AIM> Count the lines in the listing below that contain the string "corrugated", treating uppercase and lowercase as different, and give only the number.

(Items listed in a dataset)
* START *

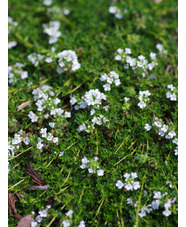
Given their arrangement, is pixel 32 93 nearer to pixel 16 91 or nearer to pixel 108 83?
pixel 16 91

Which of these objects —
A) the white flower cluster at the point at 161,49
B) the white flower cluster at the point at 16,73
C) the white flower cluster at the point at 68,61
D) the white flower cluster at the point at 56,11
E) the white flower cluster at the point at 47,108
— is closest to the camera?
the white flower cluster at the point at 47,108

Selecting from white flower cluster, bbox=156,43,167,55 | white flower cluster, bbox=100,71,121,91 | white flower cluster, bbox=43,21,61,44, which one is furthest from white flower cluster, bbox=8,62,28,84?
white flower cluster, bbox=156,43,167,55

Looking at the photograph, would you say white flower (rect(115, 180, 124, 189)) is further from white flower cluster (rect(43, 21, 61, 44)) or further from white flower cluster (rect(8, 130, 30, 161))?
white flower cluster (rect(43, 21, 61, 44))

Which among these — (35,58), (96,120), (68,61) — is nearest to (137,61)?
(68,61)

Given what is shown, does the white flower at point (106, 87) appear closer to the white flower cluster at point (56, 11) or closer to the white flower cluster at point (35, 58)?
the white flower cluster at point (35, 58)

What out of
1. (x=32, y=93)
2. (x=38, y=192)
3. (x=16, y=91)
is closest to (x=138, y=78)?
(x=32, y=93)

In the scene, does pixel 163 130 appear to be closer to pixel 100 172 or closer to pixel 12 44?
pixel 100 172

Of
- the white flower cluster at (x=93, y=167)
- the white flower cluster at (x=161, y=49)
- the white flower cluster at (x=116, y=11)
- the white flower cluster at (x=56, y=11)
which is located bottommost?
the white flower cluster at (x=93, y=167)

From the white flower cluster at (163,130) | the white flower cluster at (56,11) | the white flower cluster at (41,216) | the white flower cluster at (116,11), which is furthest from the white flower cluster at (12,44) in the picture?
the white flower cluster at (41,216)
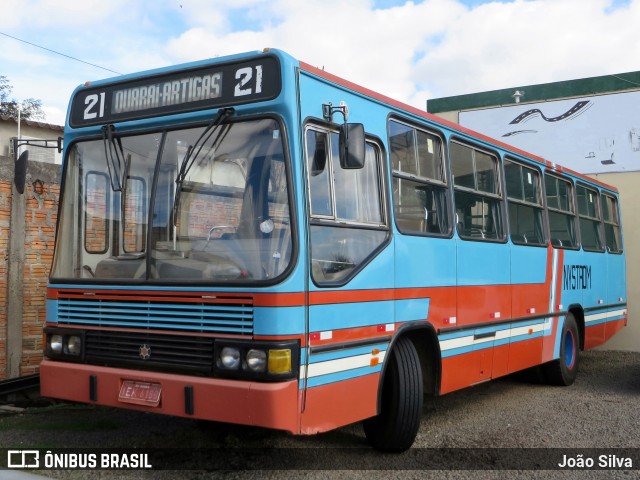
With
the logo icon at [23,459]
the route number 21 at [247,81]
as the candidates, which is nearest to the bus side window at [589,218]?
the route number 21 at [247,81]

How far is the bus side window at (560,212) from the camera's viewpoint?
8.80 m

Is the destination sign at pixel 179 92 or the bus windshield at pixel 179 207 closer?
the bus windshield at pixel 179 207

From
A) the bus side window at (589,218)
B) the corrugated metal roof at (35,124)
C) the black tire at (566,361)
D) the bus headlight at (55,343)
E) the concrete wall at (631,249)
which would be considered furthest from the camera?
the corrugated metal roof at (35,124)

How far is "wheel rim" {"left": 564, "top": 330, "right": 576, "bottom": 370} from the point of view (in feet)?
30.5

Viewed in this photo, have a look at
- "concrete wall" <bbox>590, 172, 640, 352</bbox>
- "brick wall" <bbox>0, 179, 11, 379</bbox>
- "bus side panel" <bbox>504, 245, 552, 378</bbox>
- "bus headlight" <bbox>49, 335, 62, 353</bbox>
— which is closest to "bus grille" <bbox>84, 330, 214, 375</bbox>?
"bus headlight" <bbox>49, 335, 62, 353</bbox>

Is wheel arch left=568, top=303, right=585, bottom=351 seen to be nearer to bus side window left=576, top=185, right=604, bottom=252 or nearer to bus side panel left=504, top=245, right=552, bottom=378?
bus side window left=576, top=185, right=604, bottom=252

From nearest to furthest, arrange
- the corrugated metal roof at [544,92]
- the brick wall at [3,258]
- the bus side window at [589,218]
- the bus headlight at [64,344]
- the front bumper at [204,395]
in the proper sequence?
1. the front bumper at [204,395]
2. the bus headlight at [64,344]
3. the brick wall at [3,258]
4. the bus side window at [589,218]
5. the corrugated metal roof at [544,92]

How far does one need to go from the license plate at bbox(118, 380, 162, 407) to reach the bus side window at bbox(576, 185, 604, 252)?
23.5 ft

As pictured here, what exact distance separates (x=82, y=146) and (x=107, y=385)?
6.25 feet

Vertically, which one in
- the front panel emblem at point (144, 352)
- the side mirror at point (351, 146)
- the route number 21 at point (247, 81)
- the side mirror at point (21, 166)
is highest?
the route number 21 at point (247, 81)

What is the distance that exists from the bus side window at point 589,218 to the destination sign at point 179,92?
21.9 feet

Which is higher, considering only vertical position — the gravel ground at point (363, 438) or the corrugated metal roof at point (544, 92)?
the corrugated metal roof at point (544, 92)

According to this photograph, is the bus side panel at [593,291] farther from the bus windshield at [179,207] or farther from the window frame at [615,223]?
the bus windshield at [179,207]

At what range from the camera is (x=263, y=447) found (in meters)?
5.80
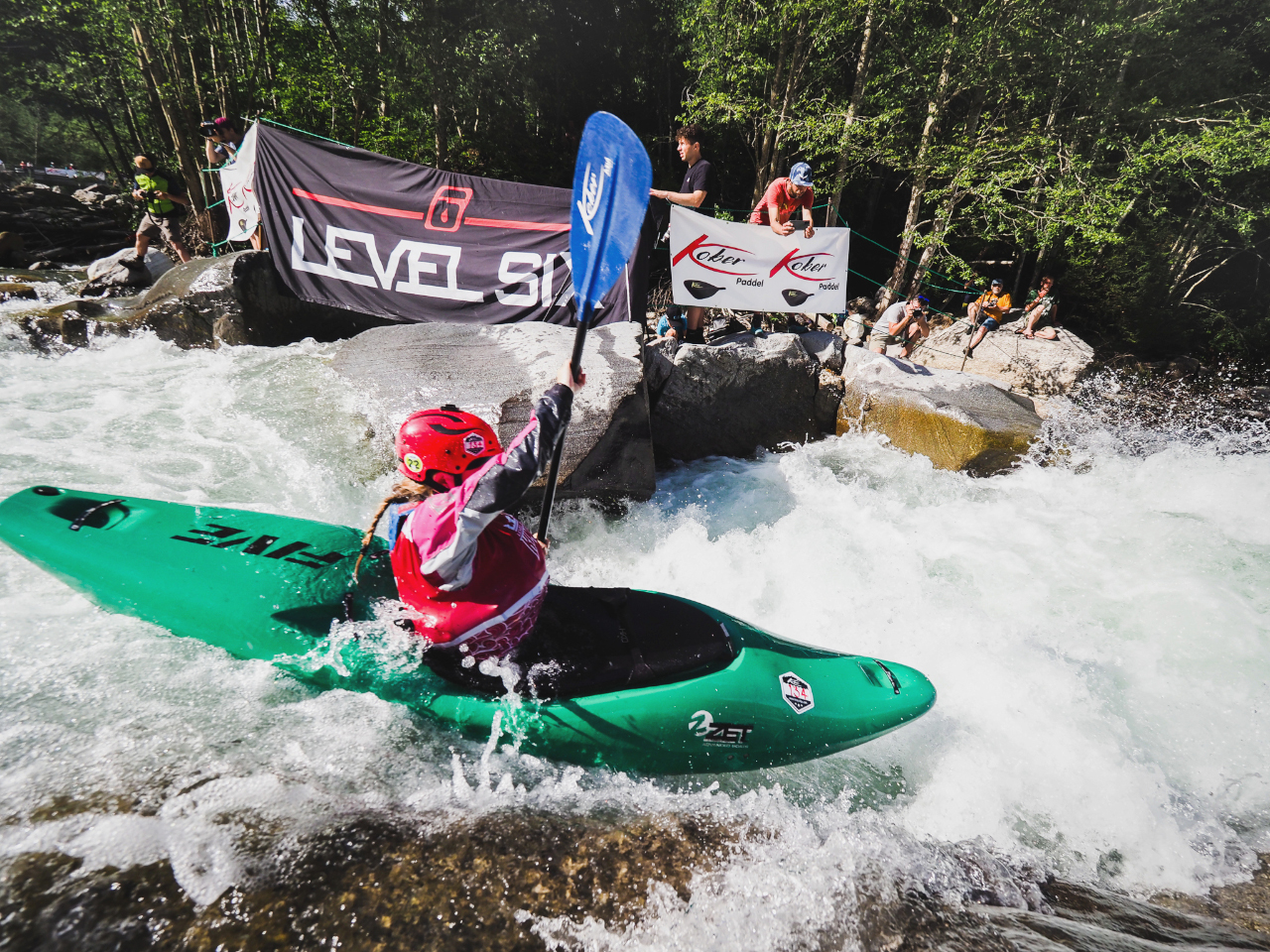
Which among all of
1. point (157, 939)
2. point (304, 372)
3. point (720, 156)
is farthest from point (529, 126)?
point (157, 939)

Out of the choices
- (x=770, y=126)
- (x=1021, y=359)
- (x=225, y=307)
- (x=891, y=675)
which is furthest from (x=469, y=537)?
(x=770, y=126)

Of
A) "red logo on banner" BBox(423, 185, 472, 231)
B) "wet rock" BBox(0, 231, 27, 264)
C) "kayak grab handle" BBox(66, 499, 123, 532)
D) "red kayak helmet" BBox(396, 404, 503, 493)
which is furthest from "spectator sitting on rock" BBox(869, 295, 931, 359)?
"wet rock" BBox(0, 231, 27, 264)

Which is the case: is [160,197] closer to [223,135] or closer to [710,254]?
[223,135]

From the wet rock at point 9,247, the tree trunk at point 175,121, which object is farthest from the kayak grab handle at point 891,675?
the wet rock at point 9,247

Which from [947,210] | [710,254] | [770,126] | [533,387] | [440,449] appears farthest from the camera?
[770,126]

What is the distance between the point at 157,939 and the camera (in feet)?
4.51

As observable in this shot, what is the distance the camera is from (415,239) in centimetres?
551

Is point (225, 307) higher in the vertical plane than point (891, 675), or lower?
higher

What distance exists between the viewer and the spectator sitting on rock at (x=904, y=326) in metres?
7.26

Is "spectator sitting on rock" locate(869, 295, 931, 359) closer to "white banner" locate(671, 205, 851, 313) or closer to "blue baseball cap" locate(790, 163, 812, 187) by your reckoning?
"white banner" locate(671, 205, 851, 313)

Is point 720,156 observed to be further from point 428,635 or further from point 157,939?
point 157,939

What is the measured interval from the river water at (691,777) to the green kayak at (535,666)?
16 centimetres

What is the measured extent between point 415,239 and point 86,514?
3.85 metres

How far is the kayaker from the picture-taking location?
168cm
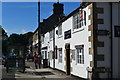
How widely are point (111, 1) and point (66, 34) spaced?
22.7ft

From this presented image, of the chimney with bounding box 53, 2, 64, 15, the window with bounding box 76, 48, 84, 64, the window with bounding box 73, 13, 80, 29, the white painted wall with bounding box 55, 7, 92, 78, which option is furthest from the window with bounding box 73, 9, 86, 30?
the chimney with bounding box 53, 2, 64, 15

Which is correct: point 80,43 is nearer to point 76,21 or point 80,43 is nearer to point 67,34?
point 76,21

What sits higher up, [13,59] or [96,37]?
[96,37]

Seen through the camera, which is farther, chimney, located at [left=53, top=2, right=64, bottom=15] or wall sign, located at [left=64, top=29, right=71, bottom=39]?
chimney, located at [left=53, top=2, right=64, bottom=15]

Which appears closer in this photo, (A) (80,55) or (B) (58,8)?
(A) (80,55)

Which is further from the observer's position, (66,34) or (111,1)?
(66,34)

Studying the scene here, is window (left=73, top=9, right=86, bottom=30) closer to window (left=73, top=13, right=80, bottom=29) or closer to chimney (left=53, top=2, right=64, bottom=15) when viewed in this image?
window (left=73, top=13, right=80, bottom=29)

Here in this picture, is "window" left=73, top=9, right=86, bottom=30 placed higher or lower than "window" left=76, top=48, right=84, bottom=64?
higher

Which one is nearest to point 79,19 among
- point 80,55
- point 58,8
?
point 80,55

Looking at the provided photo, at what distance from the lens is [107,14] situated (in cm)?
1292

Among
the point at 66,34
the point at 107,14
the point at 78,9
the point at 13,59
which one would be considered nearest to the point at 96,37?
the point at 107,14

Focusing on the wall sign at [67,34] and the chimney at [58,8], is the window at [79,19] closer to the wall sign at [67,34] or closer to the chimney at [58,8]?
the wall sign at [67,34]

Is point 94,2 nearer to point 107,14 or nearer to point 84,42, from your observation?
point 107,14

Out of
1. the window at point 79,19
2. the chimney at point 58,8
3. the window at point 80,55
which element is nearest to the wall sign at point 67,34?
the window at point 79,19
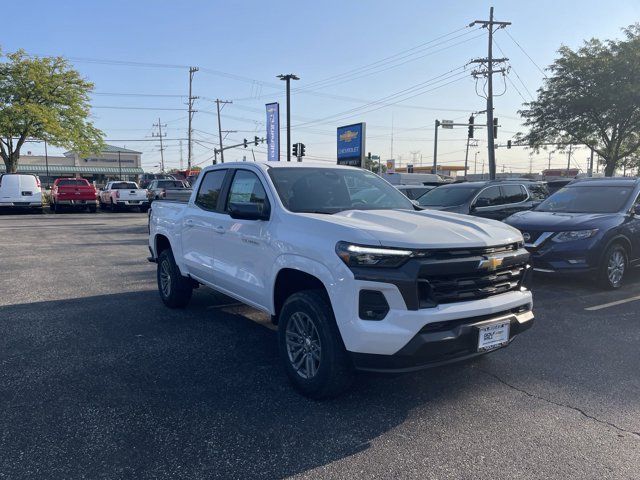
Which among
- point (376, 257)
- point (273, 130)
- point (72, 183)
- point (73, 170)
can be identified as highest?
point (273, 130)

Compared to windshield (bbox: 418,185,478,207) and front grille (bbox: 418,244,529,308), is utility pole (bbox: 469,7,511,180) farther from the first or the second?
A: front grille (bbox: 418,244,529,308)

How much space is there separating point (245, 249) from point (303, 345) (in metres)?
1.17

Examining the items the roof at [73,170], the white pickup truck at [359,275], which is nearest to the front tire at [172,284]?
the white pickup truck at [359,275]

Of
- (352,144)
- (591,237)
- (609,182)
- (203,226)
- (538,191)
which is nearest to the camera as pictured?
(203,226)

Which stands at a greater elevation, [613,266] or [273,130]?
[273,130]

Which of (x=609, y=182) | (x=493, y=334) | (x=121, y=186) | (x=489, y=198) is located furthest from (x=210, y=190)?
(x=121, y=186)

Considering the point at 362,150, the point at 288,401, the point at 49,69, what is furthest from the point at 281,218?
the point at 49,69

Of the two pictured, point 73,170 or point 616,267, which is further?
point 73,170

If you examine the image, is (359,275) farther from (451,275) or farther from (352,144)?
(352,144)

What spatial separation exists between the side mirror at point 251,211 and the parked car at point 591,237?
4.94m

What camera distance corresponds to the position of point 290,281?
423 centimetres

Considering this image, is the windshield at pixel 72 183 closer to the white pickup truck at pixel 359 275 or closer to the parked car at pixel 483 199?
the parked car at pixel 483 199

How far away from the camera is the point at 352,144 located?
22.2 metres

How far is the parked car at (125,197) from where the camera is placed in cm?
2554
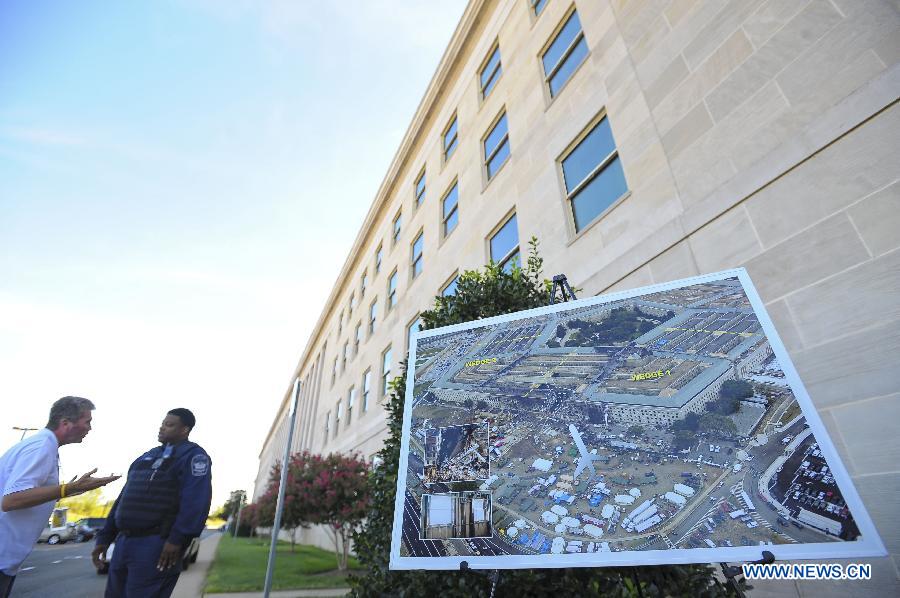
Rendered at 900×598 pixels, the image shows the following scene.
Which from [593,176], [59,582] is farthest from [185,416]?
[59,582]

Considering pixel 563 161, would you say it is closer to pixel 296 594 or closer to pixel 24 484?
pixel 24 484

* END *

FULL ANSWER> 6